▸ **Problem statement**: Each of the entries beneath this task should be written out exactly.

▸ **Dataset extract**:
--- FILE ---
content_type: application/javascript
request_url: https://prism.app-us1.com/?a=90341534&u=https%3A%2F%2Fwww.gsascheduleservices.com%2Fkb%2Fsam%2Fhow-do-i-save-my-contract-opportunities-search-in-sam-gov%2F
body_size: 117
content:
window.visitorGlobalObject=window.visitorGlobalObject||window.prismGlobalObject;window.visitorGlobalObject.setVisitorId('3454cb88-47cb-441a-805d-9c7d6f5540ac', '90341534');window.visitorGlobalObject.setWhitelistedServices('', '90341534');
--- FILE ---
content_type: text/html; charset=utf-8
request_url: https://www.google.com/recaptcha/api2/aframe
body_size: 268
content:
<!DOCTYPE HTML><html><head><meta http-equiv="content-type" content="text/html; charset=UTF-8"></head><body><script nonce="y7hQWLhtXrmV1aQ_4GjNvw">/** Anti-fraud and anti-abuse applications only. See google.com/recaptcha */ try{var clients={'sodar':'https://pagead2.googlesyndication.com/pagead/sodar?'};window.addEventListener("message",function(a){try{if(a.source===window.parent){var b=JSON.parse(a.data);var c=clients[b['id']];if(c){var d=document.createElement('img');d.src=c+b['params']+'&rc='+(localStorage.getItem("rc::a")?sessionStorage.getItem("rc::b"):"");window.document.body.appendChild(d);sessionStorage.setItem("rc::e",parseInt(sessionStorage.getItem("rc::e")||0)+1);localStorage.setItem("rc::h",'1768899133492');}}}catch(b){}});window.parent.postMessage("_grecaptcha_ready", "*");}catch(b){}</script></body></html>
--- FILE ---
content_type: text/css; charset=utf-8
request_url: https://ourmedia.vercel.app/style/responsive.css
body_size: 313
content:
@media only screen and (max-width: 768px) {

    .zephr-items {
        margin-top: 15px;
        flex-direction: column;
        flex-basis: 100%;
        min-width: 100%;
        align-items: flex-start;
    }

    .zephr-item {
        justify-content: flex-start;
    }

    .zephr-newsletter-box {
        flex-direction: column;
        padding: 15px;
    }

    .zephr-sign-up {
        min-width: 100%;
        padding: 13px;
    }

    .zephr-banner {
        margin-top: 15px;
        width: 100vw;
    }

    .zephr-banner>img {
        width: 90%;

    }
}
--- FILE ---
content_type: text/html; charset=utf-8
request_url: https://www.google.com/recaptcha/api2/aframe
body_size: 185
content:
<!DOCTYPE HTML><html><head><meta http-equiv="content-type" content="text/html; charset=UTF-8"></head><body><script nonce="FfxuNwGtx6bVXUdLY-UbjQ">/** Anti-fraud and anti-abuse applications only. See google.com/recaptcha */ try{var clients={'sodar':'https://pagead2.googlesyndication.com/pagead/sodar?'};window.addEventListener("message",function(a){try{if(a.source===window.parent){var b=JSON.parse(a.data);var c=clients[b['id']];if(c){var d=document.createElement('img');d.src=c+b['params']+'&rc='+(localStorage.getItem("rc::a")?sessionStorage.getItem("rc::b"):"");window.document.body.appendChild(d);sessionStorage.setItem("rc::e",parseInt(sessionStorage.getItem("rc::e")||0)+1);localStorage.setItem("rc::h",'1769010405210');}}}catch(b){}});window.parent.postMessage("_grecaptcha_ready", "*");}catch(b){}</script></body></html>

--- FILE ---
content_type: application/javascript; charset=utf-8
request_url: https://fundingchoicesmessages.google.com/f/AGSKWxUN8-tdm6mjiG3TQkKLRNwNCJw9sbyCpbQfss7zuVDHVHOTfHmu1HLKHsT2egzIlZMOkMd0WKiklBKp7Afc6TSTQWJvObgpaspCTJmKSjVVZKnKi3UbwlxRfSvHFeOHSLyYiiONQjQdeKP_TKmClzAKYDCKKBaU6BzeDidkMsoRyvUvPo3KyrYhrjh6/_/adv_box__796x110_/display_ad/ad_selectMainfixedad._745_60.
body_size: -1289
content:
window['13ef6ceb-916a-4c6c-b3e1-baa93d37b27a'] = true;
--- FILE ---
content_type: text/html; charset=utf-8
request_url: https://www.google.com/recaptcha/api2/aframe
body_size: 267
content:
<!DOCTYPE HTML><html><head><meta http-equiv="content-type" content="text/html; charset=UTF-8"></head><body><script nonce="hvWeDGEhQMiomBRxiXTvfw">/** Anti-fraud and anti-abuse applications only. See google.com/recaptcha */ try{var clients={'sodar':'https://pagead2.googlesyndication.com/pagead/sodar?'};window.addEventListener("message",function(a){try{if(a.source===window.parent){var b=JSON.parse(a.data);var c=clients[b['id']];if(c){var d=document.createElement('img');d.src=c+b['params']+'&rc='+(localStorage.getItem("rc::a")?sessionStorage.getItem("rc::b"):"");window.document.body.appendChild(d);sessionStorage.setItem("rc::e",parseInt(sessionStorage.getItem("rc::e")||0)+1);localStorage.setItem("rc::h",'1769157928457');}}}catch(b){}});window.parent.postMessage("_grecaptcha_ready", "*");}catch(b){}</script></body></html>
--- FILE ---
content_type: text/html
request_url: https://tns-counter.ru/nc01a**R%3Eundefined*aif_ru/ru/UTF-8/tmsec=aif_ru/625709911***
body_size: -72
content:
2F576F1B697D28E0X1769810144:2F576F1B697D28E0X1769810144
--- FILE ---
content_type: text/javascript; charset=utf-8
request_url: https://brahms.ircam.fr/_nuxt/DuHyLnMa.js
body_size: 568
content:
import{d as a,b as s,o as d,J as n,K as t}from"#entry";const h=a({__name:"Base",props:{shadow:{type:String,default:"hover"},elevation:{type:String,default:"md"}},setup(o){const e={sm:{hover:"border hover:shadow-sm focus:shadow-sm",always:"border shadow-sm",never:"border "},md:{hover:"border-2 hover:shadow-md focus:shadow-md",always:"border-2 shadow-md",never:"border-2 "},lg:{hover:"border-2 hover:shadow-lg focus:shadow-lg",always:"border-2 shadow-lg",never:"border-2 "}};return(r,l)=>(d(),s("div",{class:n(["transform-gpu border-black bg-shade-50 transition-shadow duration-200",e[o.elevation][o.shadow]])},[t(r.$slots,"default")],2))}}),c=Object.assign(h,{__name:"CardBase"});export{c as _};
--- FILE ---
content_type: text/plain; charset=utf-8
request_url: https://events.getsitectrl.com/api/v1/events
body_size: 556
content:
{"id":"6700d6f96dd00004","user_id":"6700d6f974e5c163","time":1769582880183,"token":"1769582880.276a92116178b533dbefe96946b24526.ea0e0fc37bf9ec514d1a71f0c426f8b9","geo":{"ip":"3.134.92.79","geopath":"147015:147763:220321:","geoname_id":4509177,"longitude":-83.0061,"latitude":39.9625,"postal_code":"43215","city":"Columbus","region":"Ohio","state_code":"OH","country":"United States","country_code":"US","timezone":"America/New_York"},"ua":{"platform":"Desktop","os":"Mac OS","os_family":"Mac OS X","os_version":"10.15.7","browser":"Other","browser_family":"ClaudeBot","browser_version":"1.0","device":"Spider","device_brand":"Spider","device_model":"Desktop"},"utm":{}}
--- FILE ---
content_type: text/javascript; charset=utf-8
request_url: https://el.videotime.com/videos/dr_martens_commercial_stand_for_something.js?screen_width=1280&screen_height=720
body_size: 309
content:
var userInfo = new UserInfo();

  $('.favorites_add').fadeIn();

▸ **The answer**:
--- FILE ---
content_type: application/javascript
request_url: https://prism.app-us1.com/?a=90341534&u=https%3A%2F%2Fwww.gsascheduleservices.com%2Fkb%2Fsam%2Fhow-do-i-save-my-contract-opportunities-search-in-sam-gov%2F
body_size: 117
content:
window.visitorGlobalObject=window.visitorGlobalObject||window.prismGlobalObject;window.visitorGlobalObject.setVisitorId('3454cb88-47cb-441a-805d-9c7d6f5540ac', '90341534');window.visitorGlobalObject.setWhitelistedServices('', '90341534');
--- FILE ---
content_type: text/html; charset=utf-8
request_url: https://www.google.com/recaptcha/api2/aframe
body_size: 268
content:
<!DOCTYPE HTML><html><head><meta http-equiv="content-type" content="text/html; charset=UTF-8"></head><body><script nonce="y7hQWLhtXrmV1aQ_4GjNvw">/** Anti-fraud and anti-abuse applications only. See google.com/recaptcha */ try{var clients={'sodar':'https://pagead2.googlesyndication.com/pagead/sodar?'};window.addEventListener("message",function(a){try{if(a.source===window.parent){var b=JSON.parse(a.data);var c=clients[b['id']];if(c){var d=document.createElement('img');d.src=c+b['params']+'&rc='+(localStorage.getItem("rc::a")?sessionStorage.getItem("rc::b"):"");window.document.body.appendChild(d);sessionStorage.setItem("rc::e",parseInt(sessionStorage.getItem("rc::e")||0)+1);localStorage.setItem("rc::h",'1768899133492');}}}catch(b){}});window.parent.postMessage("_grecaptcha_ready", "*");}catch(b){}</script></body></html>
--- FILE ---
content_type: text/css; charset=utf-8
request_url: https://ourmedia.vercel.app/style/responsive.css
body_size: 313
content:
@media only screen and (max-width: 768px) {

    .zephr-items {
        margin-top: 15px;
        flex-direction: column;
        flex-basis: 100%;
        min-width: 100%;
        align-items: flex-start;
    }

    .zephr-item {
        justify-content: flex-start;
    }

    .zephr-newsletter-box {
        flex-direction: column;
        padding: 15px;
    }

    .zephr-sign-up {
        min-width: 100%;
        padding: 13px;
    }

    .zephr-banner {
        margin-top: 15px;
        width: 100vw;
    }

    .zephr-banner>img {
        width: 90%;

    }
}
--- FILE ---
content_type: text/html; charset=utf-8
request_url: https://www.google.com/recaptcha/api2/aframe
body_size: 185
content:
<!DOCTYPE HTML><html><head><meta http-equiv="content-type" content="text/html; charset=UTF-8"></head><body><script nonce="FfxuNwGtx6bVXUdLY-UbjQ">/** Anti-fraud and anti-abuse applications only. See google.com/recaptcha */ try{var clients={'sodar':'https://pagead2.googlesyndication.com/pagead/sodar?'};window.addEventListener("message",function(a){try{if(a.source===window.parent){var b=JSON.parse(a.data);var c=clients[b['id']];if(c){var d=document.createElement('img');d.src=c+b['params']+'&rc='+(localStorage.getItem("rc::a")?sessionStorage.getItem("rc::b"):"");window.document.body.appendChild(d);sessionStorage.setItem("rc::e",parseInt(sessionStorage.getItem("rc::e")||0)+1);localStorage.setItem("rc::h",'1769010405210');}}}catch(b){}});window.parent.postMessage("_grecaptcha_ready", "*");}catch(b){}</script></body></html>

--- FILE ---
content_type: application/javascript; charset=utf-8
request_url: https://fundingchoicesmessages.google.com/f/AGSKWxUN8-tdm6mjiG3TQkKLRNwNCJw9sbyCpbQfss7zuVDHVHOTfHmu1HLKHsT2egzIlZMOkMd0WKiklBKp7Afc6TSTQWJvObgpaspCTJmKSjVVZKnKi3UbwlxRfSvHFeOHSLyYiiONQjQdeKP_TKmClzAKYDCKKBaU6BzeDidkMsoRyvUvPo3KyrYhrjh6/_/adv_box__796x110_/display_ad/ad_selectMainfixedad._745_60.
body_size: -1289
content:
window['13ef6ceb-916a-4c6c-b3e1-baa93d37b27a'] = true;
--- FILE ---
content_type: text/html; charset=utf-8
request_url: https://www.google.com/recaptcha/api2/aframe
body_size: 267
content:
<!DOCTYPE HTML><html><head><meta http-equiv="content-type" content="text/html; charset=UTF-8"></head><body><script nonce="hvWeDGEhQMiomBRxiXTvfw">/** Anti-fraud and anti-abuse applications only. See google.com/recaptcha */ try{var clients={'sodar':'https://pagead2.googlesyndication.com/pagead/sodar?'};window.addEventListener("message",function(a){try{if(a.source===window.parent){var b=JSON.parse(a.data);var c=clients[b['id']];if(c){var d=document.createElement('img');d.src=c+b['params']+'&rc='+(localStorage.getItem("rc::a")?sessionStorage.getItem("rc::b"):"");window.document.body.appendChild(d);sessionStorage.setItem("rc::e",parseInt(sessionStorage.getItem("rc::e")||0)+1);localStorage.setItem("rc::h",'1769157928457');}}}catch(b){}});window.parent.postMessage("_grecaptcha_ready", "*");}catch(b){}</script></body></html>
--- FILE ---
content_type: text/html
request_url: https://tns-counter.ru/nc01a**R%3Eundefined*aif_ru/ru/UTF-8/tmsec=aif_ru/625709911***
body_size: -72
content:
2F576F1B697D28E0X1769810144:2F576F1B697D28E0X1769810144
--- FILE ---
content_type: text/javascript; charset=utf-8
request_url: https://brahms.ircam.fr/_nuxt/DuHyLnMa.js
body_size: 568
content:
import{d as a,b as s,o as d,J as n,K as t}from"#entry";const h=a({__name:"Base",props:{shadow:{type:String,default:"hover"},elevation:{type:String,default:"md"}},setup(o){const e={sm:{hover:"border hover:shadow-sm focus:shadow-sm",always:"border shadow-sm",never:"border "},md:{hover:"border-2 hover:shadow-md focus:shadow-md",always:"border-2 shadow-md",never:"border-2 "},lg:{hover:"border-2 hover:shadow-lg focus:shadow-lg",always:"border-2 shadow-lg",never:"border-2 "}};return(r,l)=>(d(),s("div",{class:n(["transform-gpu border-black bg-shade-50 transition-shadow duration-200",e[o.elevation][o.shadow]])},[t(r.$slots,"default")],2))}}),c=Object.assign(h,{__name:"CardBase"});export{c as _};
--- FILE ---
content_type: text/plain; charset=utf-8
request_url: https://events.getsitectrl.com/api/v1/events
body_size: 556
content:
{"id":"6700d6f96dd00004","user_id":"6700d6f974e5c163","time":1769582880183,"token":"1769582880.276a92116178b533dbefe96946b24526.ea0e0fc37bf9ec514d1a71f0c426f8b9","geo":{"ip":"3.134.92.79","geopath":"147015:147763:220321:","geoname_id":4509177,"longitude":-83.0061,"latitude":39.9625,"postal_code":"43215","city":"Columbus","region":"Ohio","state_code":"OH","country":"United States","country_code":"US","timezone":"America/New_York"},"ua":{"platform":"Desktop","os":"Mac OS","os_family":"Mac OS X","os_version":"10.15.7","browser":"Other","browser_family":"ClaudeBot","browser_version":"1.0","device":"Spider","device_brand":"Spider","device_model":"Desktop"},"utm":{}}
--- FILE ---
content_type: text/javascript; charset=utf-8
request_url: https://el.videotime.com/videos/dr_martens_commercial_stand_for_something.js?screen_width=1280&screen_height=720
body_size: 309
content:
var userInfo = new UserInfo();

  $('.favorites_add').fadeIn();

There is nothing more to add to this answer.